Les projets de cités flottantes existent vraiment et son assez inspirants, faut juste pas trop se pencher du balcon

dududuche

ebottlaender, je veux bien suivre les articles Clubic mais ils ne m’apportent rien que je ne sais déjà. Exemple ces 3 voyageurs dans l’ISS jeudi, ils vont encore nous raconter en direct comment ils font pipi, de quelle façon ils mangent un poisson pané aux algues vertes, etc… en se moquant un peu des internautes. J’en ai marre, je veux de la vraie news ! Pour l’ISS par exemple, ça fait des années que l’on sait qu’on peut recréer la pesanteur sur une station spatiale (avec un bras rotatif qui emmène la station dans un mouvement circulaire). Pourquoi on nous montre encore cette station de chimpanzés alors qu’il existe sûrement une vraie station orbitale quelque part autour de la terre beaucoup plus sophistiquée ? À bas la propagande Clubic, de la vraie news !
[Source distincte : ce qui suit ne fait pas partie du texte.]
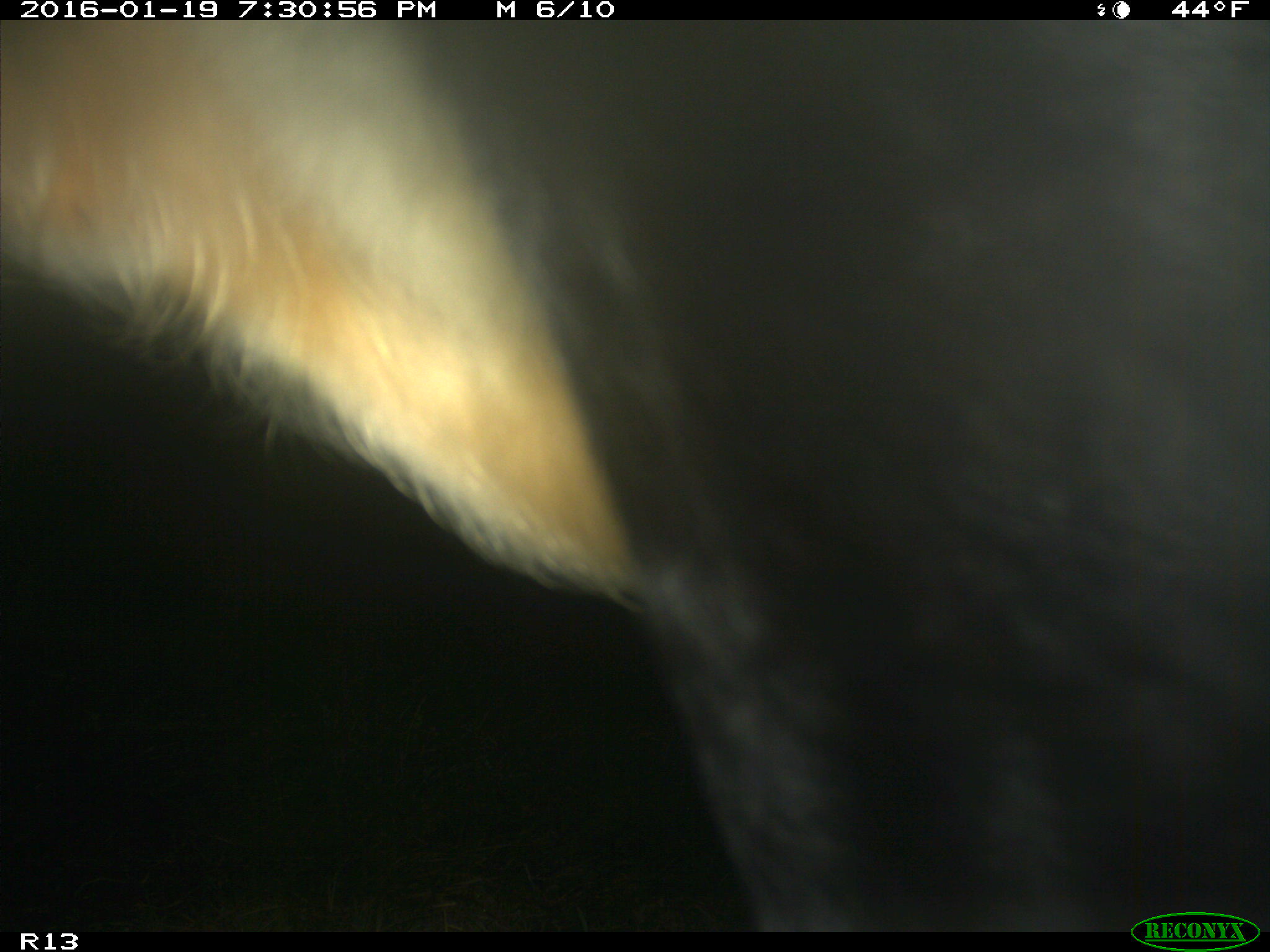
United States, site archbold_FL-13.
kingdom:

Philouze, ah enfin quelqu’un qui semble partager mes points de vue. Oui je me demande si dans l’atmosphère vraiment haute de Vénus, l’attraction ne diminue pas aussi (d’où fini les problèmes de « chute du balcon »). Peut-être qu’on peut très bien léviter entre 2 corps célestes, la terre et le sol rocheux de Vénus, qu’en pensez-vous ? Dans le film « warriors of the galaxy » l’espace n’est pas toujours représenté comme une entité sombre et vide comme d’habitude (comme dans la guerre des étoiles, etc…). Il y a des coins colorés, sans doute des nuages i ci et là. Pensez-vous qu’il pourrait y avoir des endroits (Vénus pourquoi pas) avec ce genre d’atmosphère. Ou des voisinages de planètes, disons. Warriors of the galaxy est un film de SF ok, mais quelquefois certaines choses sont plausibles. Et la science a évolué depuis le film de Méliès en 1910 le voyage sur la lune. Je verrais bien la possibilité pour ma part, de respirer dans certains coins de l’espace, de jouer à la pétanque sur un petit astéroïde, etc… ou des choses comme ça. J’ai bon ? Validez-vous mes théories ? Ebottlaender, j’ai un peu bon ? Je sens que je peux être dans la bonne direction.